In response to the regulatory issues that have been raised regarding the mechanism for monitoring drug safety, the FDA announced on February 15, 2005 that it would create a separate and independent board to advise the agency on post market drug complications and side effects and to make information about those complications and side effects available to the public. The members of this board will be drawn from scientists throughout the federal government. Dr. Lester M. Crawford, recently nominated by President Bush to become the permanent commissioner of the FDA, indicated that the hope was that this board would help the FDA become more transparent in making information available to the public about pharmaceutical products that are on the market. Dr. Crawford said, “What the public, we think, is demanding is to know as soon as we know what’s going on. And they’re fully prepared and adult enough to interpret whether or not this is a final decision.”

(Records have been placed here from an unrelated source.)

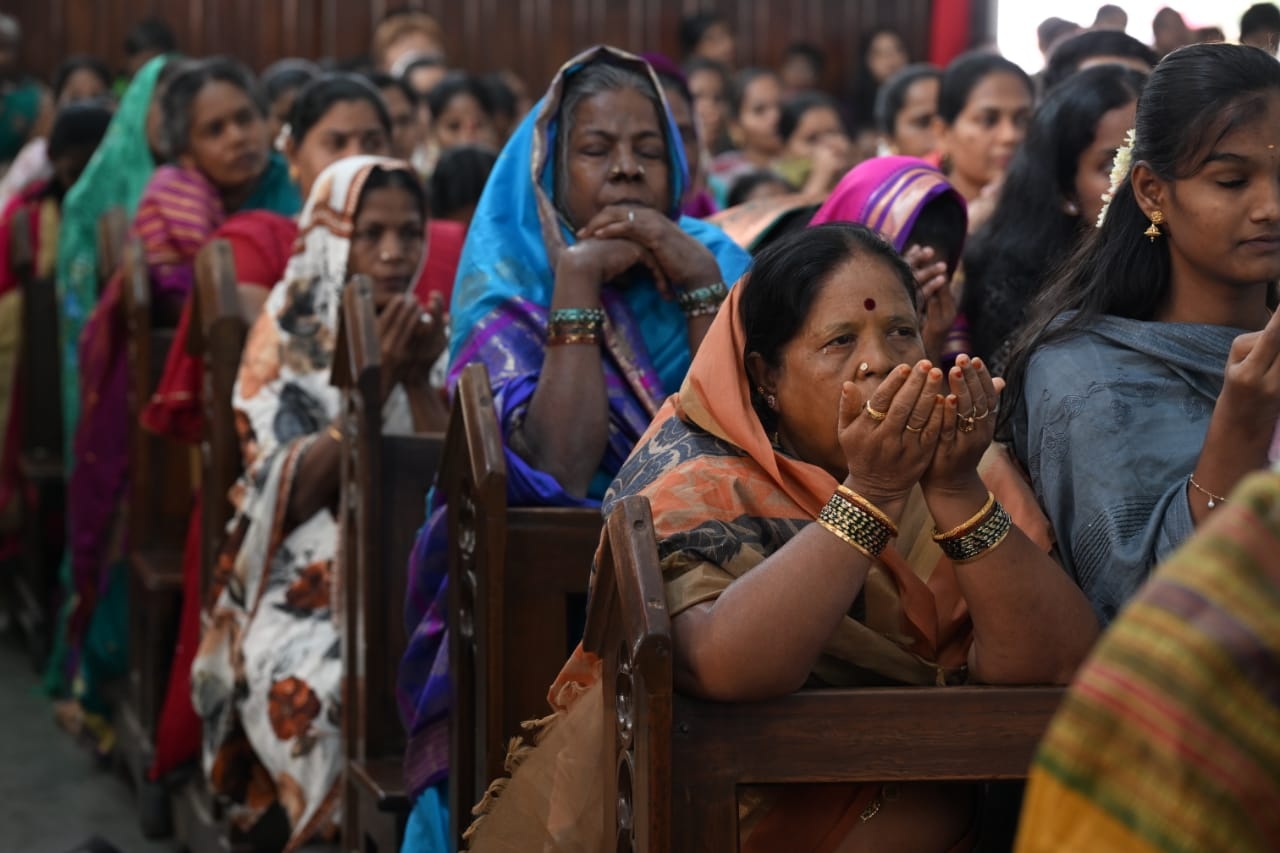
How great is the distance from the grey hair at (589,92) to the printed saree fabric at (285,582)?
2.03 ft

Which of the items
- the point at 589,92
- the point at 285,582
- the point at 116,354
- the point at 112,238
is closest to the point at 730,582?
the point at 589,92

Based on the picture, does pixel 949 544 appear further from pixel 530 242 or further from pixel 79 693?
pixel 79 693

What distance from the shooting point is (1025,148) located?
2.82 meters

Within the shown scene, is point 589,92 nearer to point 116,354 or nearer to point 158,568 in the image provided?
point 158,568

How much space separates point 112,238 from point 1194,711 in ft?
13.1

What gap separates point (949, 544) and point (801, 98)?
5756 mm

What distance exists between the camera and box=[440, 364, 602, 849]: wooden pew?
2.29 m

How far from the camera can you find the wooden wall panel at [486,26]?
9.11 meters

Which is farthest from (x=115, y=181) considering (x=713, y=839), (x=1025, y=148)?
(x=713, y=839)

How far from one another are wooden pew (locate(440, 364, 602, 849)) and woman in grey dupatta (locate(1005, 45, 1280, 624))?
0.62m

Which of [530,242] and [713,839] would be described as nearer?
[713,839]

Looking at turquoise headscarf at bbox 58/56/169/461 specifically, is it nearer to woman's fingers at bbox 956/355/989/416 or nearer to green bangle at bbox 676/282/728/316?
green bangle at bbox 676/282/728/316

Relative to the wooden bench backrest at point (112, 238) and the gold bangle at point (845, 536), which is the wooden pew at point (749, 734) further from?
the wooden bench backrest at point (112, 238)

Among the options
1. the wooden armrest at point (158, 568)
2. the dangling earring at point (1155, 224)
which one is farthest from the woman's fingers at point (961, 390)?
the wooden armrest at point (158, 568)
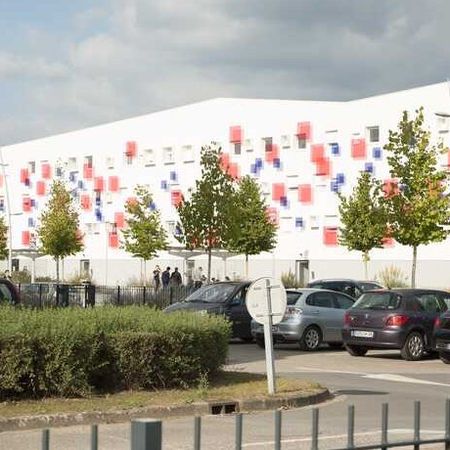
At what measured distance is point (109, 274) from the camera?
7981 centimetres

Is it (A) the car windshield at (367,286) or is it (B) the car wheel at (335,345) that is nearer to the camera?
(B) the car wheel at (335,345)

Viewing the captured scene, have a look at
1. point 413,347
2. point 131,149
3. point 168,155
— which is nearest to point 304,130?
point 168,155

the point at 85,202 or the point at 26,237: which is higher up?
the point at 85,202

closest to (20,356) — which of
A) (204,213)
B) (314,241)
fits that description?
(204,213)

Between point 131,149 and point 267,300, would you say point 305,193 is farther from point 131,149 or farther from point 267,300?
point 267,300

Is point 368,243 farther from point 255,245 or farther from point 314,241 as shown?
point 314,241

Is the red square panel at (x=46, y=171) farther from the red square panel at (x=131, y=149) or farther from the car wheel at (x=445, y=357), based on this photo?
the car wheel at (x=445, y=357)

In addition to the creation of this board, the FDA has indicated its intention to begin making use of large databases it has available to it, like the Medicare database, to track and monitor side effects of drug products once they are on the market. The agency, through Dr. Crawford, also recently stated that while it intends to aggressively pursue what it considers to be misleading direct to consumer pharmaceutical advertising, it has no intention of seeking a ban on direct to consumer advertising.
On the Congressional front, there was some good news for pharmaceutical companies and those who represent them in litigation. After many years of being considered by the Congress, the Class Action Fairness Act was recently approved by the Congress and signed into law by President Bush. The Act would place most large nationwide class actions in federal court (those with 100 or more plaintiffs and seeking damages of $5 million or more) and allow for a much easier threshold for removing such a case from state court to federal court (minimal diversity vs. complete diversity). The Act also is designed to address coupon settlements in certain large class actions where the individual members of the class get a small rebate or coupon, while the attorneys representing the class reap millions of dollars. This Act is the first of several tort reform proposals that are being supported by the Bush Administration and that may be taken up by the Congress this year. (Tort reform efforts also continue on the state level, as you can read in the article in our newsletter on the recent adoption of tort reform legislation in Ohio.)
Thus, there is both good news and some uncertain news for the pharmaceutical industry as 2005 gets underway. What is certain is that people will continue to look to the industry for new and innovative life saving drugs, but that the development of and regulatory approval process for those products may be somewhat more complicated.